#### [GIVEN TEXT]
Model Development

Model Development#

Machine Learning for Post-Processing NWM Data#

Authors: Savalan Naser Neisary (PhD Student, CIROH & The University of Alabama)

3. Setting Up the Codes and Notebook#

3.1. Access the GitHub Codes#

First we download the code files from the GitHub. In the terminal you should use the following command:

3.2. Import the Python Libraries#

Next we will import the libraries that we need.

!pip install hydroeval

Collecting hydroeval

  Downloading hydroeval-0.1.0-py3-none-any.whl.metadata (4.8 kB)
Requirement already satisfied: numpy in /home/runner/micromamba/envs/hackweek/lib/python3.12/site-packages (from hydroeval) (2.0.1)
Downloading hydroeval-0.1.0-py3-none-any.whl (22 kB)

Installing collected packages: hydroeval
Successfully installed hydroeval-0.1.0

# system packages
from datetime import datetime, date, timedelta
import pickle
import warnings
warnings.filterwarnings("ignore")
import platform
import time
from tqdm import tqdm
import os
import boto3
from botocore.client import Config
from botocore import UNSIGNED

# basic packages
import matplotlib.pyplot as plt
import numpy as np
import pandas as pd
import matplotlib.pyplot as plt
import matplotlib.dates as mdates
from matplotlib.patches import Patch
import math
from evaluation_table import EvalTable

# model packages
import xgboost as xgb
from sklearn.model_selection import GridSearchCV, train_test_split, RepeatedKFold, cross_val_score
from sklearn.metrics import mean_squared_error, mean_absolute_error, make_scorer
from sklearn.preprocessing import MinMaxScaler
import joblib
from shapely.geometry import Point
import geopandas as gpd
import pyproj

# Identify the path
home = os.getcwd()
parent_path = os.path.dirname(home)
input_path = f'{parent_path}/02.input/'
new_directory = os.path.join(parent_path, '03.output')
os.makedirs(new_directory, exist_ok=True)
output_path = f'{parent_path}/03.output/'
main_path = home

4. Data Preprocessing#

4.1. Overview of the USGS Stream Station#

The dataset that we will use provides the data for seven GSL watershed stations.
The dataset contains climate variables, such as precipitation and temperature, water infrastructure, storage percentage, and watershed characteristics, such as average area and elevation. You can see the location of the station and its watershed in the Figure below.

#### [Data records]

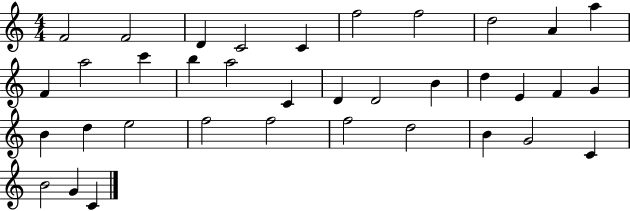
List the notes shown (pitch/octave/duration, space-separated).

F4/h F4/h D4/q C4/h C4/q F5/h F5/h D5/h A4/q A5/q F4/q A5/h C6/q B5/q A5/h C4/q D4/q D4/h B4/q D5/q E4/q F4/q G4/q B4/q D5/q E5/h F5/h F5/h F5/h D5/h B4/q G4/h C4/q B4/h G4/q C4/q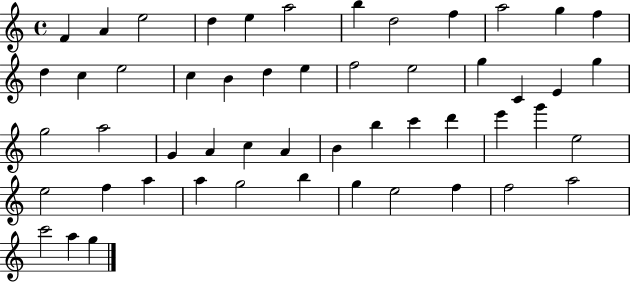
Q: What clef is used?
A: treble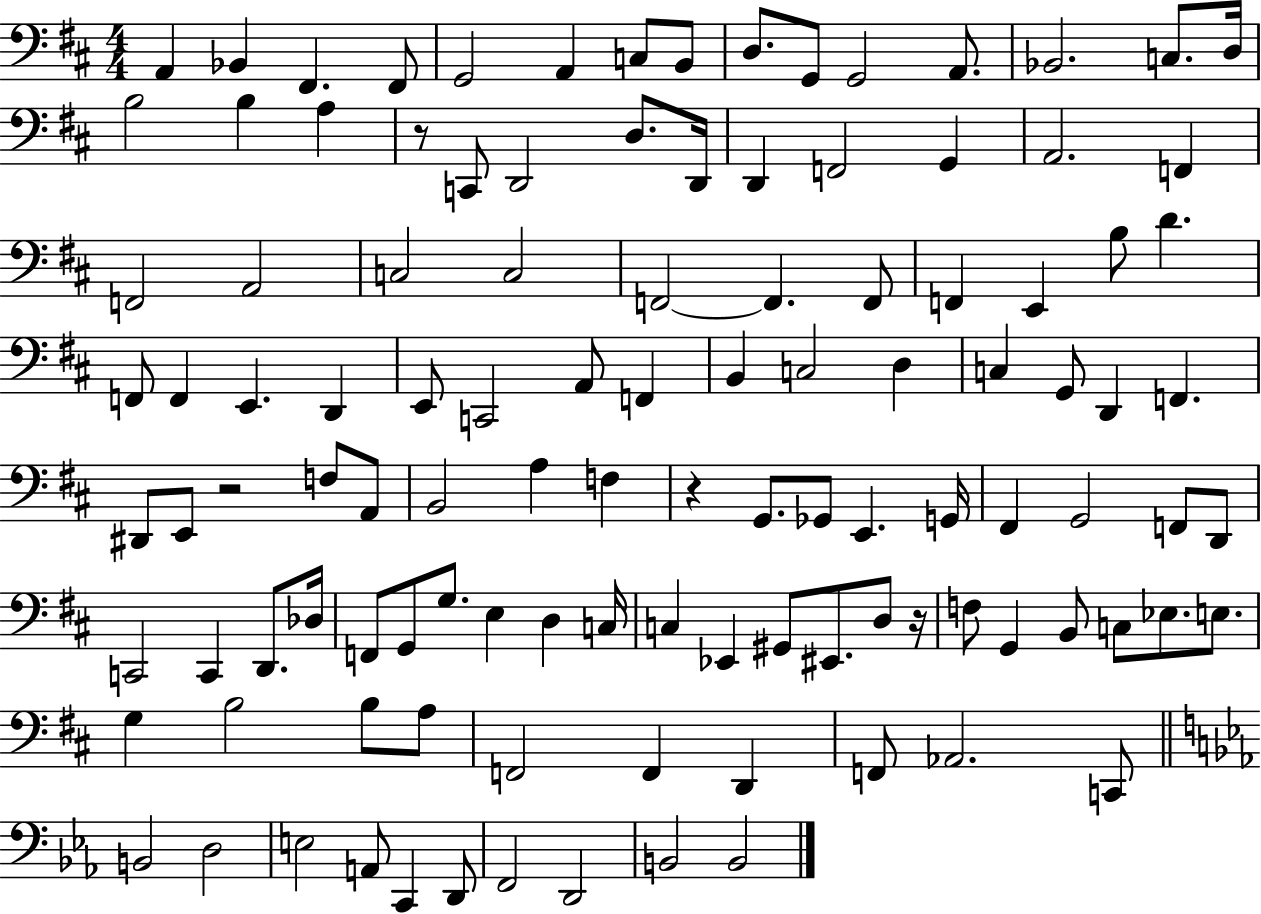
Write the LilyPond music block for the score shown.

{
  \clef bass
  \numericTimeSignature
  \time 4/4
  \key d \major
  a,4 bes,4 fis,4. fis,8 | g,2 a,4 c8 b,8 | d8. g,8 g,2 a,8. | bes,2. c8. d16 | \break b2 b4 a4 | r8 c,8 d,2 d8. d,16 | d,4 f,2 g,4 | a,2. f,4 | \break f,2 a,2 | c2 c2 | f,2~~ f,4. f,8 | f,4 e,4 b8 d'4. | \break f,8 f,4 e,4. d,4 | e,8 c,2 a,8 f,4 | b,4 c2 d4 | c4 g,8 d,4 f,4. | \break dis,8 e,8 r2 f8 a,8 | b,2 a4 f4 | r4 g,8. ges,8 e,4. g,16 | fis,4 g,2 f,8 d,8 | \break c,2 c,4 d,8. des16 | f,8 g,8 g8. e4 d4 c16 | c4 ees,4 gis,8 eis,8. d8 r16 | f8 g,4 b,8 c8 ees8. e8. | \break g4 b2 b8 a8 | f,2 f,4 d,4 | f,8 aes,2. c,8 | \bar "||" \break \key c \minor b,2 d2 | e2 a,8 c,4 d,8 | f,2 d,2 | b,2 b,2 | \break \bar "|."
}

#### [WRITTEN INSTRUCTION]
State whether each statement agrees with the NWM post-processing tutorial, answering yes or no and quoting the words of the tutorial that decide it: (a) The dataset covers seven GSL watershed stations. (b) The hydroeval package was already installed before the pip command ran. (c) Precipitation and temperature are among the climate variables in the dataset. The items placed after the NWM post-processing tutorial are separate material with no connection to it.

#### [REPLY TO THE EXERCISE]
(a) Yes: "provides the data for seven GSL watershed stations."
(b) No: "Successfully installed hydroeval-0.1.0"
(c) Yes: "climate variables, such as precipitation and temperature"